Michelle Bachelet est de nouveau élue présidente du Chili

ASSOCIATED PRESS
Presidential candidate and former President Michelle Bachelet holds up her vote before casting it during presidential elections in Santiago, Chile, Sunday, Dec. 15, 2013. Bachelet is widely expected to return to Chile's presidency by beating conservative rival Evelyn Matthei in Sunday's runoff vote. (AP Photo/Jorge Saenz)

La socialiste Michelle Bachelet a largement remporté dimanche l'élection présidentielle au Chili devant la conservatrice Evelyn Matthei et devra désormais relever le défi de mettre en oeuvre les profondes réformes qu'elle a promises.

Après un premier mandat en 2006-2010, Mme Bachelet a été élue avec plus de 60% des voix dimanche, selon les premiers résultats partiels, portant sur 56% des bureaux de vote.

«C'est clair, elle a gagné. Nous la féliciterons. Ensuite, j'irai lui rentre visite personnellement», a déclaré Mme Matthei sitôt rendue publique cette première tendance.

Grande favorite, Michelle Bachelet, 62 ans, médecin de formation et première femme élue à la tête d'un pays sud-américain en 2006, a confirmé les pronostics qui lui promettaient une victoire très confortable.

Au cours de la campagne, l'ex-présidente a promis de mettre en marche dans les 100 jours après son élection un ambitieux programme de réformes.

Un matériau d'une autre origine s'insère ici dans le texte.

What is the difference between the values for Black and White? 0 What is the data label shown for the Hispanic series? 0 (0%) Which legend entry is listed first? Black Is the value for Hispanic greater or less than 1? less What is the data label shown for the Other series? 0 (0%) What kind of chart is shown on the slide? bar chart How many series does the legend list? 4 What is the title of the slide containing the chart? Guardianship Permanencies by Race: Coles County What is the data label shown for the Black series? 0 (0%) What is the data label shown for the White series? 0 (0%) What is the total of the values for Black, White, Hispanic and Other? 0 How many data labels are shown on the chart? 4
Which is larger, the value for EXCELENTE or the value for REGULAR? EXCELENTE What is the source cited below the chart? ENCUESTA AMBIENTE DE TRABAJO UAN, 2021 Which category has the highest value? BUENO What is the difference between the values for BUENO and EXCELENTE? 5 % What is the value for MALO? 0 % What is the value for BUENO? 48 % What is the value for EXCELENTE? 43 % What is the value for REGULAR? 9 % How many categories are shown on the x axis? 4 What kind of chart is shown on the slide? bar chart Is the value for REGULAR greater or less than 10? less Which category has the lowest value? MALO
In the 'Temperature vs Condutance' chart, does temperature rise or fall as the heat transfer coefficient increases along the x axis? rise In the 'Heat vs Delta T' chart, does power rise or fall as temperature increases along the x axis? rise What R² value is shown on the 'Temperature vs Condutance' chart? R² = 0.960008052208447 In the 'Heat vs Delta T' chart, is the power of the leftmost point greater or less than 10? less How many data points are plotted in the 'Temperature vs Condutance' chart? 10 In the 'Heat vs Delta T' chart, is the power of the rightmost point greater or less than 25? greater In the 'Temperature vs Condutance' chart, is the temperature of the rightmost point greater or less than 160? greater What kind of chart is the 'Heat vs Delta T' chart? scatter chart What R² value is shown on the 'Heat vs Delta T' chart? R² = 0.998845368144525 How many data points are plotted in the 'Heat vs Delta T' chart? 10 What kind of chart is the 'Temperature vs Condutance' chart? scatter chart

Ce programme est notamment fondé sur une révision de la Constitution de 1980 héritée de la dictature, une réforme fiscale envisageant une augmentation de l'impôt des sociétés de l'ordre de huit milliards de dollars (3% du PIB) destinée notamment à une refondation du système éducatif pour instaurer une éducation publique de qualité, l'amélioration du système de santé et des services publics.

A la fermeture dimanche, les bureaux de vote étaient quasiment déserts depuis de longues heures, alors que la température à Santiago a grimpé jusqu'à 32°C et que les achats de Noël battaient leur plein, ont constaté les équipes de l'AFP.

Abolition du vote obligatoire

Pour César Gonzalez, président du bureau de vote dans une école du centre de la capitale, «le fait que pour tout le monde l'élection est jouée d'avance peut expliquer le manque d'affluence».

Par contraste, dans le quartier populaire de Meiggs, au coeur de Santiago, c'est la bousculade autour des boutiques à petits prix qui vendent cadeaux et décorations de Noël.

«Aujourd'hui, je n'ai pas voté puisque j'ai déjà voté au premier tour. Pourquoi voter deux fois, si c'est Michelle qui gagne ?», s'interrogeait Gustavo Huerta, 60 ans, les bras chargés de cadeaux.

Plus de 13 millions d'électeurs - sur une population de quelque 16,5 millions d'habitants - ont été appelés aux urnes.

«Pour le Chili, il s'agit de la première élection présidentielle avec le vote volontaire», avait rappelé au cours de la journée Mme Bachelet.

L'abstention a dépassé les 50% au premier tour et pourrait s'accentuer en raison de l'importante avance de Mme Bachelet, de la proximité des fêtes de fin d'année et des grandes vacances scolaires ainsi que de l'absence d'enjeu réel, selon des analystes.

L'abolition du vote obligatoire date de 2011. Aux municipales d'octobre 2012, l'abstention avait atteint 60%.

Evelyn Matthei, 60 ans, ex-ministre du Travail du sortant Sebastian Piñera (centre-droit), investie tardivement après une cascade de retraits de leaders conservateurs, avait reconnu que cette élection était le combat de «David contre Goliath», soulignant qu'une victoire face à la candidate socialiste relèverait du «miracle».

Les deux femmes qui s'affrontaient dans un duel électoral sans précédent en Amérique latine ont la particularité de partager un passé commun.

Filles de généraux de l'Armée de l'air qui étaient des amis proches, elles ont partagé les jeux de l'enfance et l'ambiance familiale d'une base militaire.

Mais le coup d'État qui a installé la dictature d'Augusto Pinochet en 1973 changera leur vie à tout jamais. Alberto Bachelet fut torturé à mort pour sa fidélité à l'égard du président déchu Salvador Allende. De son côté, Fernando Matthei a rejoint la junte militaire.

Après un premier mandat (2006-2010) achevé avec une cote de popularité intacte, Mme Bachelet a passé trois ans à la tête de l'ONU-Femmes à New York.